** start of Selected text **
# Gta sa - samp



## SanoDK (Oct 1, 2010)

I got a problem with my SAMP. It was working fine with my terrible USB network and then when i inserted the network Cable which i got from the company, it asked the authorization username and password. If i type the username and the password i can enter the website or use the network or else i will get an error message " you can use this Network Facility". So when i went in SAMP Everything is 0/0 and all servers are down i tried Proxy things. I noticed that they added Proxy address and port for the authorization username and password dialog box to appear. So i did the same in Mozilla firefox it worked but i donno how to add Proxy in SAMP :4-dontkno So i came up and saw this Forum got answers for almost anything so i asked and see if i can get a answer for this problem.


----------



## bwolfje (Jul 26, 2010)

1. Download Widecap and install. http://widecap.ru/en/download/
2. Under view programs add SA:MP and GTA_SA.exe
3. Under Rules make a new rule and name it whatever you like. 
4. Under "Proxy chain to be used" In the make a new rule screen select "Unused"
5. Now go to the "Addresses" tab in the make a new rule screen Click ADD and then OK. Click OK again to create the rule.
6. Under the View Programs Tab in Widecap right click each of the applications and chose modify.
7. Under rule to be used select the new rule you just made and click OK.
8. Now grab a large list of SOCKS5 Proxies. I use http://forum.my-proxy.com
9. In Widecap Click on Proxy List.
10. Right click in the white area and select import list from.
11. Paste the proxy list in the large area at the bottom of this screen and click OK.
12. Highlight all of the proxies, right click, and select Check Selected.
13. Remove all proxies that failed or had a ping over about 500.
Now for the time consuming part.
14. Check the box next to first proxy and make sure no other boxes are checked, then click apply
15. Run SA:MP
16. If you get pings of 9999 close SA:MP, delete that proxy, check the next one, click apply again, and run SA:MP again.
** end of Selected text **
### Exercise set
1) Answer these questions about the SA-MP thread:
(a) What did the network request after the cable from the company was inserted?
(b) In which browser did adding the proxy succeed?
(c) Above roughly what ping should proxies be removed?
2) Rescale the stretch of the listing from the line containing "How far apart" through the end of the listing, and reproduce only those lines in full, requests included. Multiply every distance value in the answers by 1.85 and round to whole numbers, rounding halves up.
The thread and the listing are unrelated to each other.
** start of Records shown **
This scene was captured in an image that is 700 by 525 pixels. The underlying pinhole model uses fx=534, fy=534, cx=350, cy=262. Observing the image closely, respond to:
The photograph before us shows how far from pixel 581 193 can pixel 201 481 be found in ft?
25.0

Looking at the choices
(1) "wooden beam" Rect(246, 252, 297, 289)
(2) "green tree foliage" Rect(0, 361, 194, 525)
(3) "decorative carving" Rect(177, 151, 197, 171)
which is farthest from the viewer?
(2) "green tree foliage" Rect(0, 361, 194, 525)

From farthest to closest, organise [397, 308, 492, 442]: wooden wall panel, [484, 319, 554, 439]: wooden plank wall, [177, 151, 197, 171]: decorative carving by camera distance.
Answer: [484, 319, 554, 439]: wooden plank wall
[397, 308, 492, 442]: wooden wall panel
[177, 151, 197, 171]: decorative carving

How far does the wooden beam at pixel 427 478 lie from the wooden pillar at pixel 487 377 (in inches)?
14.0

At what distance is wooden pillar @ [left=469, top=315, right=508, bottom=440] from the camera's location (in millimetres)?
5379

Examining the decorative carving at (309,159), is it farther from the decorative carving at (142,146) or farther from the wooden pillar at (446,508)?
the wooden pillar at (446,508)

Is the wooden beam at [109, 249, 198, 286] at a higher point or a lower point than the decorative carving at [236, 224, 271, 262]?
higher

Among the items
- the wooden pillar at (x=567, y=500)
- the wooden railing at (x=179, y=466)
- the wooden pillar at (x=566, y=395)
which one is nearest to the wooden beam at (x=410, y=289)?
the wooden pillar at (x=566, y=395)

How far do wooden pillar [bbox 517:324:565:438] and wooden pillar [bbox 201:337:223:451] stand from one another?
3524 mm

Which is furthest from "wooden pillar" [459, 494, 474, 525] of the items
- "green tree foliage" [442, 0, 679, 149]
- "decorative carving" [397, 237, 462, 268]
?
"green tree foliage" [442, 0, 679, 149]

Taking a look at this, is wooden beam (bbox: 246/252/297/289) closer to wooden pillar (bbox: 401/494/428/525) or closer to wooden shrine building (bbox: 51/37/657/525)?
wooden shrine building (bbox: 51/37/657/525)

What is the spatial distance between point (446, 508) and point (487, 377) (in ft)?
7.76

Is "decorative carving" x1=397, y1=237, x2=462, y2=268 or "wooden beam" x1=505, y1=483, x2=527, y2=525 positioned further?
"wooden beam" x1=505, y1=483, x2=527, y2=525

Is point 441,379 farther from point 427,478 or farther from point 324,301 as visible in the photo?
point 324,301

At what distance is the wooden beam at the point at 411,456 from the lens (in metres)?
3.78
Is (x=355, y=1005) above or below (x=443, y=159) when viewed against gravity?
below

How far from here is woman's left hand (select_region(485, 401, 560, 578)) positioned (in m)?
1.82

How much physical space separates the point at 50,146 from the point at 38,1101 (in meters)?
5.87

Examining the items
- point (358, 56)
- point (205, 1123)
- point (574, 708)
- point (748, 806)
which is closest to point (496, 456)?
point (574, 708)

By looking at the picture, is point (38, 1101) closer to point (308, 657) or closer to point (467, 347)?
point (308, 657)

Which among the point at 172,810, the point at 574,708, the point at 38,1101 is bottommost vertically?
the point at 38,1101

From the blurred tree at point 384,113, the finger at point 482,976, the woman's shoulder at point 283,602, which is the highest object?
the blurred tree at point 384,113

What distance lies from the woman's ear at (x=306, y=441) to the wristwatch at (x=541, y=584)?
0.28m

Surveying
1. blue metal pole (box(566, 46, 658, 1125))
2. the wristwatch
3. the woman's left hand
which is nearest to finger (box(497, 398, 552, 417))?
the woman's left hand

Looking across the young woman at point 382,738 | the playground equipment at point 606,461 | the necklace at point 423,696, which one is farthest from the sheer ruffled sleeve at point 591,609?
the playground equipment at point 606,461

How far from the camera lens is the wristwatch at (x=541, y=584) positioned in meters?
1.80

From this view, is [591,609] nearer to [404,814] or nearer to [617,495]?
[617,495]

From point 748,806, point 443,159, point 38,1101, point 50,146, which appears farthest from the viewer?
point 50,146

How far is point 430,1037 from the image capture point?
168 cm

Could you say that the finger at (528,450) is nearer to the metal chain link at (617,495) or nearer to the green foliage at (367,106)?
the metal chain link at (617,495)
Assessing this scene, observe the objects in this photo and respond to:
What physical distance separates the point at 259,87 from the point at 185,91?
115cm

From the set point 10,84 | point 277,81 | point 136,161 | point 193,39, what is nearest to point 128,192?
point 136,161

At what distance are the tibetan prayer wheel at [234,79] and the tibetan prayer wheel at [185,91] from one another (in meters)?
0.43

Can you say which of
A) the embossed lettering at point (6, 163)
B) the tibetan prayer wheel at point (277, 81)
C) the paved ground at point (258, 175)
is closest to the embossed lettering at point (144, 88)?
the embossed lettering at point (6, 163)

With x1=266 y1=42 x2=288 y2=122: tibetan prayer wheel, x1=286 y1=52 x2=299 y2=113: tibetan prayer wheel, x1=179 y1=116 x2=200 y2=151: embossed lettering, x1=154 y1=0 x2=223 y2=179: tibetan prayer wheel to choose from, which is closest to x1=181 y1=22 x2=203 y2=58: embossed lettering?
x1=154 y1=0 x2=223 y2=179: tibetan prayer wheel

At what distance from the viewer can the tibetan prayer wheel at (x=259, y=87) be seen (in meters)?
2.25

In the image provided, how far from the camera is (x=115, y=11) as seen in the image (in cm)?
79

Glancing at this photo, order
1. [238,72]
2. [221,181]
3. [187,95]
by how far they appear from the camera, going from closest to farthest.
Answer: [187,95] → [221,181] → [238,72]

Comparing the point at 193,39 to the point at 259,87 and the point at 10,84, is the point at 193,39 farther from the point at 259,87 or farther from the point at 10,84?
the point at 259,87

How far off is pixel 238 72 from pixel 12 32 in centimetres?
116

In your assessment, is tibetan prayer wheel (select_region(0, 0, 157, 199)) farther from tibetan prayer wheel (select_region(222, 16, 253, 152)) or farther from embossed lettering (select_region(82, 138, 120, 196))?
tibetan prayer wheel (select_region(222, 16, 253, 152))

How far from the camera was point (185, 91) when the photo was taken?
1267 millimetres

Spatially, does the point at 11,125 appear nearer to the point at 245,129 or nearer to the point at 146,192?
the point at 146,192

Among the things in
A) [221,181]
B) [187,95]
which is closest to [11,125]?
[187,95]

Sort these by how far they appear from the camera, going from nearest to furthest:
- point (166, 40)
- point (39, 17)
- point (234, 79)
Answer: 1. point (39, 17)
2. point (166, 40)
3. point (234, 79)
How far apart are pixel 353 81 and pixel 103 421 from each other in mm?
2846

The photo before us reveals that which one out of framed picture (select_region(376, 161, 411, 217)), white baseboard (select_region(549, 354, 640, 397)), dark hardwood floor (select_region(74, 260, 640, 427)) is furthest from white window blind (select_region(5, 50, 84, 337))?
** end of Records shown **
### Responses for each task
1)
(a) An authorization username and password.
(b) Mozilla Firefox.
(c) About 500.

2)
How far apart are pixel 353 81 and pixel 103 421 from each other in mm?
5265

The photo before us reveals that which one out of framed picture (select_region(376, 161, 411, 217)), white baseboard (select_region(549, 354, 640, 397)), dark hardwood floor (select_region(74, 260, 640, 427)) is furthest from white window blind (select_region(5, 50, 84, 337))?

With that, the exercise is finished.